Ya radyoaktif atık? O ne olacak? Onu nasıl hâlledeceksiniz?

Ya radyoaktif atık? O ne olacak? Onu nasıl hâlledeceksiniz?

İletigönderen Türk-Kan » Pzt Kas 22, 2010 1:38

Ya radyoaktif atık? [1]  O ne olacak? Onu nasıl hâlledeceksiniz?

Batı dünyası yarım yüzyıl önce temiz ve özellikle de o zamanlar ucuz olduğu sanılan nükleer enerjinin cazibesine kapılmıştı. Siyâset adamları bu yeni enerji sayesinde doğayı kirleten kömür ve petrolden en nihayet kurtulabileceklerini düşündüler. Dolayısıyla da nükleer enerji santrallerinin yapımına ağırlık verildi. Ama bilinen ve o zamanlar bilinmeyip de son otuz yılda ortaya çıkan ciddi sorunlar gereğince ve yeterince dikkate alınmaksızın. Bugün bütün açıklığıyla anlaşılıyor ki siyâsetçiler başarılı olmanın zorunluğuyla bir kez daha acele etmişlerdir. Bedelini halk ödüyor!

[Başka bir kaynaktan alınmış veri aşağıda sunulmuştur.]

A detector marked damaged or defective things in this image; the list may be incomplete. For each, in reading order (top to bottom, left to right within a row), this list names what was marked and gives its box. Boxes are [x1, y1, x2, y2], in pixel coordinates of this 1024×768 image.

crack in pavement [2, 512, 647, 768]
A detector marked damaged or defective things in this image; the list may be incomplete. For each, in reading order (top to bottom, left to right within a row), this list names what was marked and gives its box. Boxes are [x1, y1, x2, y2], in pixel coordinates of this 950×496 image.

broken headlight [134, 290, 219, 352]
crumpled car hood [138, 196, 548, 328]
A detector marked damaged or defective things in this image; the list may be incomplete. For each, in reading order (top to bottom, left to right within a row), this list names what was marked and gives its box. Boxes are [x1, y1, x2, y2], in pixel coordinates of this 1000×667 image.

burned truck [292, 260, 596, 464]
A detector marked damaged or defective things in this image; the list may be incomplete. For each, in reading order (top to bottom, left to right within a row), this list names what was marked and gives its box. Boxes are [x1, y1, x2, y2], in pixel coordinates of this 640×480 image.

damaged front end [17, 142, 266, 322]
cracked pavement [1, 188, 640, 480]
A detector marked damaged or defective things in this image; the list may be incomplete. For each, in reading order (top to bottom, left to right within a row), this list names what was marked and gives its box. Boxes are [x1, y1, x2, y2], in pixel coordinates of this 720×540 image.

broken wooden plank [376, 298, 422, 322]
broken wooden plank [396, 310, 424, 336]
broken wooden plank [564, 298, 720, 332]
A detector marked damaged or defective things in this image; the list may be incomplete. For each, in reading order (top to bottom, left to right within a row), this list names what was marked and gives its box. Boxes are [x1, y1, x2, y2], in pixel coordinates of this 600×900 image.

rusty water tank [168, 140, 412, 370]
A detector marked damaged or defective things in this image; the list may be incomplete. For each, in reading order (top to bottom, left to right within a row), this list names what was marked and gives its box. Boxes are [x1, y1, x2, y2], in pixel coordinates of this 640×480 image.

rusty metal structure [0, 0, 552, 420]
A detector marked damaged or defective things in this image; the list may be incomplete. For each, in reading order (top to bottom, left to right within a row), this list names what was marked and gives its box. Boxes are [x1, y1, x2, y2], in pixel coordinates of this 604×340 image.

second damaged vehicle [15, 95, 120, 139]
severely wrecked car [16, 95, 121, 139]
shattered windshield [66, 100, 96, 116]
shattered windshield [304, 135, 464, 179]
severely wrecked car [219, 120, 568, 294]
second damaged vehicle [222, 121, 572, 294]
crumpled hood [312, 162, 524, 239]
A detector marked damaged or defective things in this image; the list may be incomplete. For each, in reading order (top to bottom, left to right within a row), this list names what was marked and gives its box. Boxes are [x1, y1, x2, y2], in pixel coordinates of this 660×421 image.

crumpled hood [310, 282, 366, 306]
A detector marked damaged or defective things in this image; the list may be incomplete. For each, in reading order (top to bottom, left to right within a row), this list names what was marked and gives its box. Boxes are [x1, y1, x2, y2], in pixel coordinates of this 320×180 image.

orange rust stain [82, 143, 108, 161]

Örneğin, Çernobil gibi neredeyse kıyâmetten farksız nükleer bir kaza şöyle dursun, atom santrallarından çıkacak, doğa ve yaşam için binlerce yıl süreyle son derece tehlikeli, ölümcül ışın saçan “rayoaktif atık” üzerinde pek durulmadı. Konu ne zaman açıldıysa siyâsetçiler inanılmaz bir sorumsuzluk ve hatta vurdumduymazlıkla “ o mu? Onu hâllederiz canım” deyip geçtiler.

Ancak, kazanılan deneyimler ile yaşanan olaylar karşısında radyoaktif atık sorununun hiç de öyle sanıldığı kadar kolay çözülebilecek bir sorun olmadığı günümüzde bütün vahametiyle anlaşılıyor. Gerçek durum geçiştirilmeye çalışılanın tam tersine ve çok da ciddî!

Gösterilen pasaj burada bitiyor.